**Source document**
•••
MySQL Performance for More Data than Memory

In a previous post I looked at the performance hit you get in MongoDB when the working set is larger than the memory available. I thought I'd have a look to see how MySQL fares under similar conditions.

The experiment was very similar experiment to the experiment for MongoDB.

Setup

MySQL server: A large Amazon RDS instance. I chose this as RDS is very well configured for MySQL. I'm more interested in how performance changes so don't want to spend time on configuration.

MySQL client: An EC2 small instance.

Code: up on github.

Test

The test will involve inserting X documents to MySQL with the following structure:

key: n (where n is 0, 1, ... X - 1) text: 'Mary had a little lamb. ' x 100 There will be an index on key to prevent full scans of the data.

After the insert there will be 30,000 reads with random keys.

The expectation is that when the data set gets too large to fit in memory the random reads will become very slow. This will be due to the data no longer fitting in memory.
•••
**Data extract**
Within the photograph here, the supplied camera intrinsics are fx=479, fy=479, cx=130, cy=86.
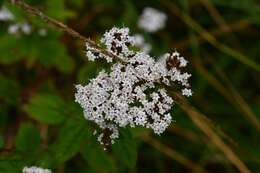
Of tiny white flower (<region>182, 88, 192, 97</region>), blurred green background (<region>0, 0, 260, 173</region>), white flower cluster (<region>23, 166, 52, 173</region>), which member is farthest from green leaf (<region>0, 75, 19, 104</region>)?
tiny white flower (<region>182, 88, 192, 97</region>)

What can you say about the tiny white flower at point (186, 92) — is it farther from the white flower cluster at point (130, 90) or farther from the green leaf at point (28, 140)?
the green leaf at point (28, 140)

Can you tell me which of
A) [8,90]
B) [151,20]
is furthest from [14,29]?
[151,20]

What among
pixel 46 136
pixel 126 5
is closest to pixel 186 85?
pixel 46 136

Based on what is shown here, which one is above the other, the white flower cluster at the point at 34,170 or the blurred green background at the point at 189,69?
the blurred green background at the point at 189,69

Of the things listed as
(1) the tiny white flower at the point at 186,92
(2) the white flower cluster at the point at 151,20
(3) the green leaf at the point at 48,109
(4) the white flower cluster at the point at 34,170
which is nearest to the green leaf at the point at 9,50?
(3) the green leaf at the point at 48,109

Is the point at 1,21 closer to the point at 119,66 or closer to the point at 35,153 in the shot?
the point at 35,153

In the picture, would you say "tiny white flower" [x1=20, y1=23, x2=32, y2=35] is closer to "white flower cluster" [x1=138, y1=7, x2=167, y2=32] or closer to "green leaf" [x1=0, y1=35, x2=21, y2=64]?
"green leaf" [x1=0, y1=35, x2=21, y2=64]
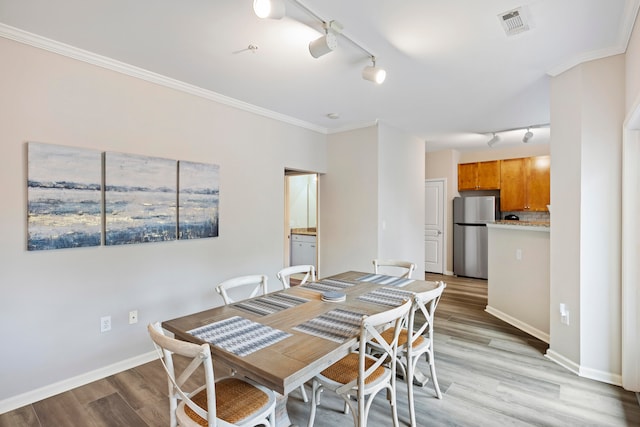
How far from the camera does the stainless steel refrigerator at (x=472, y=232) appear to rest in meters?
6.05

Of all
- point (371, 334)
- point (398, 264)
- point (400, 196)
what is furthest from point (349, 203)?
point (371, 334)

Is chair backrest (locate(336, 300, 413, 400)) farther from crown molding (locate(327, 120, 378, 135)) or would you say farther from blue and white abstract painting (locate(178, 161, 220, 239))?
crown molding (locate(327, 120, 378, 135))

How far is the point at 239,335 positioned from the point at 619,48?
337cm

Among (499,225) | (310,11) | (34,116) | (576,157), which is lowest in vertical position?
(499,225)

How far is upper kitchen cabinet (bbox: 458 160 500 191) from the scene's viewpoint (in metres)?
6.15

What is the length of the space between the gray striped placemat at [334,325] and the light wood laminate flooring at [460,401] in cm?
77

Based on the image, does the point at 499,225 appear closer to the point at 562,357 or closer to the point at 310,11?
the point at 562,357

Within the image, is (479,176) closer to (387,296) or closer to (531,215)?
(531,215)

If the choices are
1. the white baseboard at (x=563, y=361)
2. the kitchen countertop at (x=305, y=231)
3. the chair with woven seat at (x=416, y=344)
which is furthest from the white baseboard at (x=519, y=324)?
the kitchen countertop at (x=305, y=231)

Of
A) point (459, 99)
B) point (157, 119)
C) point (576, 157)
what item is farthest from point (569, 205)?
point (157, 119)

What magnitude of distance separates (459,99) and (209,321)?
3.35 m

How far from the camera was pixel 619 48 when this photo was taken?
2.41 m

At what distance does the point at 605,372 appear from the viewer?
97.7 inches

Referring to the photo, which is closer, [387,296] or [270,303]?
[270,303]
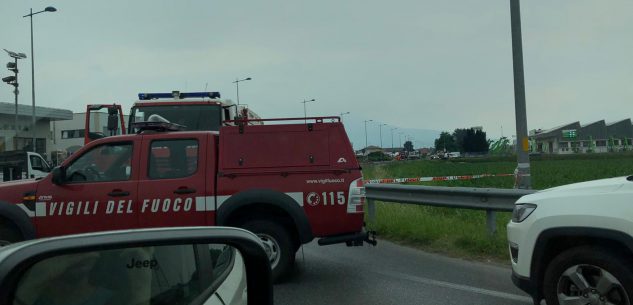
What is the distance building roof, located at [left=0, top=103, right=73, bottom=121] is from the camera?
157 feet

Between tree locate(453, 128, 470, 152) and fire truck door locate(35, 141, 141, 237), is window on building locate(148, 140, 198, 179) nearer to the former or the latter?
fire truck door locate(35, 141, 141, 237)

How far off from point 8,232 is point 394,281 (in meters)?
4.60

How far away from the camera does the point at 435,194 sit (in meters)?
9.37

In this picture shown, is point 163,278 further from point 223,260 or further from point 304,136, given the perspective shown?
point 304,136

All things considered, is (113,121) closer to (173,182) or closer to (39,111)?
(173,182)

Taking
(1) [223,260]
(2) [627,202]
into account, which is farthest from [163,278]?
(2) [627,202]

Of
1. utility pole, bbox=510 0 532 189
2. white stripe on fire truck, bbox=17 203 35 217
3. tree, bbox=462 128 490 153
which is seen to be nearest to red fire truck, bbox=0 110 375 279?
white stripe on fire truck, bbox=17 203 35 217

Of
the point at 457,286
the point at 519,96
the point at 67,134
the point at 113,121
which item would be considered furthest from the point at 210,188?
the point at 67,134

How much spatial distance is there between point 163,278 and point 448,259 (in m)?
6.16

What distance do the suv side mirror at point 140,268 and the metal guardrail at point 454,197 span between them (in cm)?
599

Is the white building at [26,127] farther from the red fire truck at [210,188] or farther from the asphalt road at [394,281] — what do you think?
the asphalt road at [394,281]

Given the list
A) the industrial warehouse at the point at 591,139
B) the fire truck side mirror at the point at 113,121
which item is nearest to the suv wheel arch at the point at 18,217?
the fire truck side mirror at the point at 113,121

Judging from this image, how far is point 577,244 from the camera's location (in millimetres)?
4453

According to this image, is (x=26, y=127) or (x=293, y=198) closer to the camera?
(x=293, y=198)
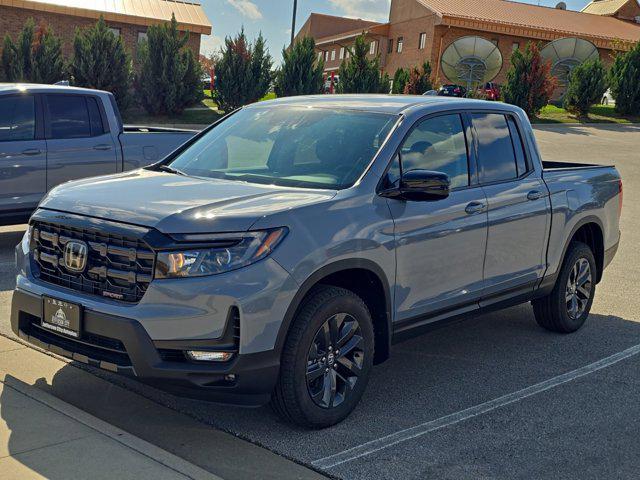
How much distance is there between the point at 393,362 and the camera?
5957 millimetres

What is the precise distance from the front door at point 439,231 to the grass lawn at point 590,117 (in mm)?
30572

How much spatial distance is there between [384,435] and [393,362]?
1396mm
•••
**Goals**
(a) Please answer these questions about the MySQL performance post, giving each answer on its own line with the matching mark:
(i) What machine served as the MySQL client?
(ii) How many reads with random keys are made after the insert?
(iii) Which field gets an index, and for what purpose?
(b) Carry on the MySQL performance post from its last sentence.

**Responses per task**
(a)
(i) An EC2 small instance.
(ii) 30,000.
(iii) The key field, to prevent full scans of the data.

(b)
When this thrashing of the disk starts happening it will be interesting to see what happens when a subset of the dataset is read from. To investigate this a further test will be run that:

99% of the time - reads from a random key chosen from only Y% of the keys 1% of the time - reads from any key chosen from the entire dataset The expectation here is that for small Y the performance will be similar to when the entire data set is in memory - as the pages that contain the subset of data will be in memory already and not need to read from disk.

Results

A result spreadsheet is available here (Google Doc).

The interesting part is when you reach 10,000,000 keys and start reading from subsets:

    Focus (%)  Read 1 (s)  Read 2 (s)  Read 3 (s)
      100        172.35      135.02      154.77
       10        124.70       95.48       77.29
        1         32.58       24.46       22.59
For comparison, the reads for a database with only 10,000 keys average out to 20.5s.

Unsurprisingly, this is similar to the results with MongoDB. What I think makes this interesting is that a lot of people don't seem to be aware of this - there are a lot of discussions about how to optimise indices but not many on how to keep your working set small. I know that we've benefited from being more aware of this when optimising MySQL queries. Maybe you will too?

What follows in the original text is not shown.